Wpatrywał się z szokiem w siostrę.
— Co? Nie... Srebrny nie jest taki... — zmarszczył brwi, przypominając sobie to co powiedział na zgromadzeniu. Czy się nim bawił? Jego sylwetka straciła na całej pewności siebie. Zawahał się co było widoczne. 
— Ja... ja sam to ocenię... — w końcu miauknął. — Jeżeli mną się bawi i wykorzystuje to... To wtedy nie zaufam już żadnemu nierudemu — postawił sprawę jasno. — Dowiem się jaka jest prawda…
— Tylko nie płacz, jak okaże się, że miałam rację. Im nie można ufać. Będzie cię mamił słodkimi słówkami. A później, gdy się będziesz tego najmniej spodziewał pokażę swoje prawdziwe oblicze. — przestrzegała naiwnego brata — Dziwne, że ze mną  czy Iskierką nie próbuje się zaprzyjaźnić, upatrzył sobie tylko ciebie... Ciekawe czemu. Może dlatego, że nie spodobało mi się to, że rzuca we mnie kulką mchu? I nie pozwalam mu sobie wchodzić na głowę?
— Um... — Potarł łapką o łapkę. — O-on was nie lubi. Jesteście niemiłe — uzmysłowił to siostrze. — I mnie ograniczacie... Tak mówił…
— Mam nadzieję, że zaprzeczyłeś na te dyrdymały. — pokręciła głową — Jesteśmy niemiłe? No proszę, czy ja cię ograniczam? Albo mama?
— N-no... tak...? Kazała ci mnie pobić, nie pozwalacie mi się przyjaźnić ze Srebrnym, nie mogę być brudny i nie idealny... Teraz pewnie mama będzie ci kazała za mną chodzić jak za kociakiem — burknął niezadowolony. — Sama w końcu ją słyszałaś…

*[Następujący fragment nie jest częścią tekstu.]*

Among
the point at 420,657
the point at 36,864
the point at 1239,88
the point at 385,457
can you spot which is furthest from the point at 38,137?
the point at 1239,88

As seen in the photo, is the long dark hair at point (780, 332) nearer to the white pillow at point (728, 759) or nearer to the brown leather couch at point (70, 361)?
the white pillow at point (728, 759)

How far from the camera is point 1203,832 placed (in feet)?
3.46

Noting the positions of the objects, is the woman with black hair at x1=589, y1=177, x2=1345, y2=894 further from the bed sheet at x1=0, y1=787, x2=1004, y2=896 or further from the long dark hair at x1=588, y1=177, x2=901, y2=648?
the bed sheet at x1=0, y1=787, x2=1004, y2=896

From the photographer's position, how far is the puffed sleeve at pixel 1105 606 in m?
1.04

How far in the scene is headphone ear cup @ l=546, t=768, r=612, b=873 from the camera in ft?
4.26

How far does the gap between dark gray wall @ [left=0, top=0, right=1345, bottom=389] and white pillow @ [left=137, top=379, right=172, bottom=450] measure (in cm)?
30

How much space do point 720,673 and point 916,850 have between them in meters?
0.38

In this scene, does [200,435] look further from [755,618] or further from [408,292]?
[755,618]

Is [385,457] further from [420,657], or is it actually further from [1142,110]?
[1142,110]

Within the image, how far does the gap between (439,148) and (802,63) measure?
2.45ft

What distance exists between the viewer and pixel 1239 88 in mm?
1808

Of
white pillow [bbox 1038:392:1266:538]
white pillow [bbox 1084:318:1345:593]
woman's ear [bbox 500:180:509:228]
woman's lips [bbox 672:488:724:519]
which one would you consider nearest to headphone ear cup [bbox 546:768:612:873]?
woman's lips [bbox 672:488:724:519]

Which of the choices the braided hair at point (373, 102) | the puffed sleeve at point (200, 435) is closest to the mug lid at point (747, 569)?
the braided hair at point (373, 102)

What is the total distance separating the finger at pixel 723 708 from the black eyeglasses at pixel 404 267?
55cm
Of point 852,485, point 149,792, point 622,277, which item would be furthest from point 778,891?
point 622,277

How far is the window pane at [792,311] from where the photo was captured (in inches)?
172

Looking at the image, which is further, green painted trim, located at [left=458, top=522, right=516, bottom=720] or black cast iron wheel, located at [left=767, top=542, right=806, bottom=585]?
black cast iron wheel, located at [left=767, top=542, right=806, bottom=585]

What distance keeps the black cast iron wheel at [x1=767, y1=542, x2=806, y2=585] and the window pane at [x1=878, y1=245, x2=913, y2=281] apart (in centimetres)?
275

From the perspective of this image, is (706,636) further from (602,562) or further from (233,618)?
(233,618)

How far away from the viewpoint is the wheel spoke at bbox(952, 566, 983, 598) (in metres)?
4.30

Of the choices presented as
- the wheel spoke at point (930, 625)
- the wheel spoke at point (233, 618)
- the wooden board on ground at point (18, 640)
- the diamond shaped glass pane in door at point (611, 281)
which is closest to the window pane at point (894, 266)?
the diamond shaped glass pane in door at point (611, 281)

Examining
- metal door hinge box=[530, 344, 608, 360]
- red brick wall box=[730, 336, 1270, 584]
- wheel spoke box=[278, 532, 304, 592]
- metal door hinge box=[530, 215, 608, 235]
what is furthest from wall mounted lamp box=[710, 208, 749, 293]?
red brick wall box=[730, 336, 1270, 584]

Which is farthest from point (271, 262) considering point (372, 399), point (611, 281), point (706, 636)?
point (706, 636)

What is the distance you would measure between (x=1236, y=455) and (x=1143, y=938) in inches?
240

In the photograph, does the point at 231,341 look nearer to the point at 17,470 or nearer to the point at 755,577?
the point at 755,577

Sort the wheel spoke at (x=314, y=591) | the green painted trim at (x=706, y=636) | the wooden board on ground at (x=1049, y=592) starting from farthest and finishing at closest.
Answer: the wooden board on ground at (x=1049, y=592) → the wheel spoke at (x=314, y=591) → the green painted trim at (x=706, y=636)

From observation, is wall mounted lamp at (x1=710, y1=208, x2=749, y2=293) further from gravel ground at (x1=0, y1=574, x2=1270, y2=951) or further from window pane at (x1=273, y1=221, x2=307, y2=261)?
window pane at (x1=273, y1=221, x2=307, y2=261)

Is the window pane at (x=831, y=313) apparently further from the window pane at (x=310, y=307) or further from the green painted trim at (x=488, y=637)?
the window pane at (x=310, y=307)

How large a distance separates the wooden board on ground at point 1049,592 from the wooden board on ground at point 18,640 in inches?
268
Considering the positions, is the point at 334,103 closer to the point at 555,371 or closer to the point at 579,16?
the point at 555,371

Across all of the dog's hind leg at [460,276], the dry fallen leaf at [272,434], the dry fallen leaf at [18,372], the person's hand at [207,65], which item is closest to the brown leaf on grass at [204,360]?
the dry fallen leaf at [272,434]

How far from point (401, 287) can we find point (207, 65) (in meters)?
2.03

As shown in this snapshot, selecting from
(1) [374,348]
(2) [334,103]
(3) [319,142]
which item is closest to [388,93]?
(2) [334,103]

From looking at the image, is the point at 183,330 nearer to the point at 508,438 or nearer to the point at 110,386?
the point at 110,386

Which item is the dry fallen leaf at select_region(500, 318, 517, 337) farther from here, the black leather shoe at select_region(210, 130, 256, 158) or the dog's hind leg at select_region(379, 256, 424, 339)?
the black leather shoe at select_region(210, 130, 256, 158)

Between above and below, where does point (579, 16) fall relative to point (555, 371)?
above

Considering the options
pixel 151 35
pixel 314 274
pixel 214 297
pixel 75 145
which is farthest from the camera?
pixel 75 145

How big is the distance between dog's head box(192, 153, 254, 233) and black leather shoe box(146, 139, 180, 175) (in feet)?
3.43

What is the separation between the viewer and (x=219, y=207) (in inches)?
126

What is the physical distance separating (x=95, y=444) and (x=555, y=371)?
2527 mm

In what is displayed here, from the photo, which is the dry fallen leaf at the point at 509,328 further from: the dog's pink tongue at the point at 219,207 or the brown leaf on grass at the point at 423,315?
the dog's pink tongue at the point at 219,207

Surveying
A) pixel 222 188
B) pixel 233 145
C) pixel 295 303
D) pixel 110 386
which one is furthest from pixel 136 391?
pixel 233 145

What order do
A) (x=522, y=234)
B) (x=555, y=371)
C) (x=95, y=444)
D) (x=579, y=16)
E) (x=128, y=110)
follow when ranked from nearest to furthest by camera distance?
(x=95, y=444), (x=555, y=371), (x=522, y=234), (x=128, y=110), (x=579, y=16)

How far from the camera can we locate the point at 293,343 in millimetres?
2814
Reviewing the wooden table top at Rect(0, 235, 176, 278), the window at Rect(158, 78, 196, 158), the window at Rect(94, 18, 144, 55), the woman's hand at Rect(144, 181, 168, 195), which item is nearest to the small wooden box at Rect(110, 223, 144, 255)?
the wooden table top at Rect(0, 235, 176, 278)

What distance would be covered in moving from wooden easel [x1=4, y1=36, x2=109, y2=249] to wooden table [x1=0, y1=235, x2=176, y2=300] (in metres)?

— A czyja to wina, że musiałeś zostać ukarany? Srebrnego! Naprawdę tego nie widzisz, że on cię krzywdzi? Gdyby naprawdę uważał cię za przyjaciela to by cię zostawił w spokoju. A tak to wszedł pomiędzy nas, nasza rodzinę i ... Piasku, ja cię nie poznaję... Naprawdę odpowiada ci to, że kot którego uważasz za przyjaciela obraża ci rodzinę? Rumianek na twój temat czy Iskierki nigdy się tak nie odezwała jak on. Ona was szanuje. Jej brat mógłby się sporo od niej nauczyć.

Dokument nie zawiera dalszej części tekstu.